Saturday, Aug. 2, 1997 | 6:03 a.m.

THE SAGGING eyes, the dreary, somewhat spiritless appearance. It was the forlorn look of a man both tired and stressed.

Bill Bayno was a dead ringer for country music star Merle Haggard.

Merle Haggard?

Either that or just plain haggard.

That's how the exhausted Bayno came across this past week after not only losing his incoming star freshman, Lamar Odom, but after flying to Reno and flying to Washington, D.C., while also trying to run a kids' basketball camp in Las Vegas.

He didn't need the word "ugh" tattooed on his forehead to convey just how trying his schedule and the Odom addendum had become. Actions do speak louder than words and Bayno was acting as if the natural process of aging had accelerated tenfold.

He was 35 going on 70.

He was the former carefree bachelor about town reduced to bleary-eyed insomniac, running solely on fumes.

This was country-music-writin' stuff with Bayno as the weary centerpiece in a melodrama only partially of his own design.

His usual sources of energy -- interacting with kids, recruiting, rebuilding the UNLV basketball program -- were being squashed not only by the headaches of compacted air travel but by media demands and the pure anguish of seeing Odom slip away.

He was visibly invisible.

His attitude: "I've got to be careful and watch what I say," he said, enunciating each word as if it had been thoughtfully handpicked toward the greater goal of crafting a complete sentence. He didn't want to be too revealing, an air of secrecy still permeating the basketball office in the wake of Odom's departure, the continuing uncertain stature of assistant coach Greg Vetrone and a veiled threat via Odom's family of possible legal action yet to come.

This was one bump in the road Bayno wasn't about to shrug off. There was a toll to pay and he spent the week living the down payment.

The Odom Incident stands as his first real setback as the Rebels' head coach. Worse, it wasn't over in one day and it couldn't be washed away or dismissed with the "oh well" attitude that occasionally suffices in these less-than-Orwellian times.

In one never-to-be-forgotten month, Bayno went from landing this prized recruit to seeing the momentum build toward the kid's inevitable departure. Bayno, his program and the school went from nibbling at the beef tips to being part of the skewered filet.

Odom isn't O-dumb, it's just that his college entrance exam test scores had come under scrutiny after Sports Illustrated splashed his meteoric improvements across its pages. On the surface, he made an improbable leap.

Rather than confront his accusers and perhaps retake the test in a show of good faith, Odom withdrew from UNLV and skipped town. He didn't win any points for forthrightness, issuing a statement that was straight from the Mike Tyson school of prefab addresses.
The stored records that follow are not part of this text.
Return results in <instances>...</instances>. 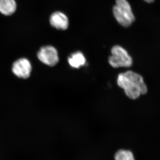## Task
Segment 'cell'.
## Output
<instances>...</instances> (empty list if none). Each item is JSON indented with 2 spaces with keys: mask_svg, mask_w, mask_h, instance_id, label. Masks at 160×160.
Returning a JSON list of instances; mask_svg holds the SVG:
<instances>
[{
  "mask_svg": "<svg viewBox=\"0 0 160 160\" xmlns=\"http://www.w3.org/2000/svg\"><path fill=\"white\" fill-rule=\"evenodd\" d=\"M118 86L124 90L128 98L136 99L146 94L147 87L142 77L132 71L120 73L117 78Z\"/></svg>",
  "mask_w": 160,
  "mask_h": 160,
  "instance_id": "obj_1",
  "label": "cell"
},
{
  "mask_svg": "<svg viewBox=\"0 0 160 160\" xmlns=\"http://www.w3.org/2000/svg\"><path fill=\"white\" fill-rule=\"evenodd\" d=\"M112 12L118 22L124 27L130 26L135 21L134 14L127 0H116Z\"/></svg>",
  "mask_w": 160,
  "mask_h": 160,
  "instance_id": "obj_2",
  "label": "cell"
},
{
  "mask_svg": "<svg viewBox=\"0 0 160 160\" xmlns=\"http://www.w3.org/2000/svg\"><path fill=\"white\" fill-rule=\"evenodd\" d=\"M111 55L109 58V63L115 68L131 66L132 60L128 52L122 46H115L112 48Z\"/></svg>",
  "mask_w": 160,
  "mask_h": 160,
  "instance_id": "obj_3",
  "label": "cell"
},
{
  "mask_svg": "<svg viewBox=\"0 0 160 160\" xmlns=\"http://www.w3.org/2000/svg\"><path fill=\"white\" fill-rule=\"evenodd\" d=\"M38 58L42 62L49 66H54L59 61L57 50L53 46H43L38 52Z\"/></svg>",
  "mask_w": 160,
  "mask_h": 160,
  "instance_id": "obj_4",
  "label": "cell"
},
{
  "mask_svg": "<svg viewBox=\"0 0 160 160\" xmlns=\"http://www.w3.org/2000/svg\"><path fill=\"white\" fill-rule=\"evenodd\" d=\"M32 69V67L29 60L26 58H22L13 63L12 70L17 77L26 79L30 76Z\"/></svg>",
  "mask_w": 160,
  "mask_h": 160,
  "instance_id": "obj_5",
  "label": "cell"
},
{
  "mask_svg": "<svg viewBox=\"0 0 160 160\" xmlns=\"http://www.w3.org/2000/svg\"><path fill=\"white\" fill-rule=\"evenodd\" d=\"M49 22L52 26L59 30H66L69 27V19L62 12L56 11L52 13L49 18Z\"/></svg>",
  "mask_w": 160,
  "mask_h": 160,
  "instance_id": "obj_6",
  "label": "cell"
},
{
  "mask_svg": "<svg viewBox=\"0 0 160 160\" xmlns=\"http://www.w3.org/2000/svg\"><path fill=\"white\" fill-rule=\"evenodd\" d=\"M68 63L72 68L79 69L86 63V59L82 52L80 51L72 53L68 59Z\"/></svg>",
  "mask_w": 160,
  "mask_h": 160,
  "instance_id": "obj_7",
  "label": "cell"
},
{
  "mask_svg": "<svg viewBox=\"0 0 160 160\" xmlns=\"http://www.w3.org/2000/svg\"><path fill=\"white\" fill-rule=\"evenodd\" d=\"M17 3L15 0H0V12L6 16H10L16 10Z\"/></svg>",
  "mask_w": 160,
  "mask_h": 160,
  "instance_id": "obj_8",
  "label": "cell"
},
{
  "mask_svg": "<svg viewBox=\"0 0 160 160\" xmlns=\"http://www.w3.org/2000/svg\"><path fill=\"white\" fill-rule=\"evenodd\" d=\"M115 160H135L131 151L125 149H120L115 154Z\"/></svg>",
  "mask_w": 160,
  "mask_h": 160,
  "instance_id": "obj_9",
  "label": "cell"
},
{
  "mask_svg": "<svg viewBox=\"0 0 160 160\" xmlns=\"http://www.w3.org/2000/svg\"><path fill=\"white\" fill-rule=\"evenodd\" d=\"M144 1L148 3H151L154 0H144Z\"/></svg>",
  "mask_w": 160,
  "mask_h": 160,
  "instance_id": "obj_10",
  "label": "cell"
}]
</instances>
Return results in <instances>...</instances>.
Pitifully, some of those around Odom laid his departure on the doorstep of the media. "He just doesn't understand why anyone would go out of their way to try and hurt him," family friend Sonny Vaccaro told the SUN's Steve Carp, digging deep into his reservoir of chutzpah to find some slippery justification for what had gone wrong.

In truth, aside from merely publishing the facts, the media -- especially the local media -- played no role whatsoever in Odom's failure to become a college student and accept a basketball scholarship from UNLV. Certainly no one went out of their way to hurt a young man whose arrival in Las Vegas was initially heralded as the second coming of 1990 national championship ringleader Larry Johnson.

Caught in the middle, Bayno retreated as much as possible. If it weren't for the commitment of his youth camp and the demands of recruiting during the open evaluation period that ended Friday, it's likely he would have gone underground and used some vacation time.

Instead, he kept to a dizzying pace, shouldering the weight of Odom's about-face with a quiet resolve while hoping his pal Vetrone -- who was linked to some test-score aberrations by SI -- could distance himself from the firing range. Any chance for a tranquil moment was further interrupted by a lesser problem, the academic status of star transfer Kevin Simmons.

Hair askew in the caught-in-a-windstorm style that appeals to some fashion-conscious men, Bayno presented an interesting caricature last week when he was seen in newspaper photos or on TV. But he hadn't just left his stylist.

He was reeling from a visit to Heartbreak Hotel.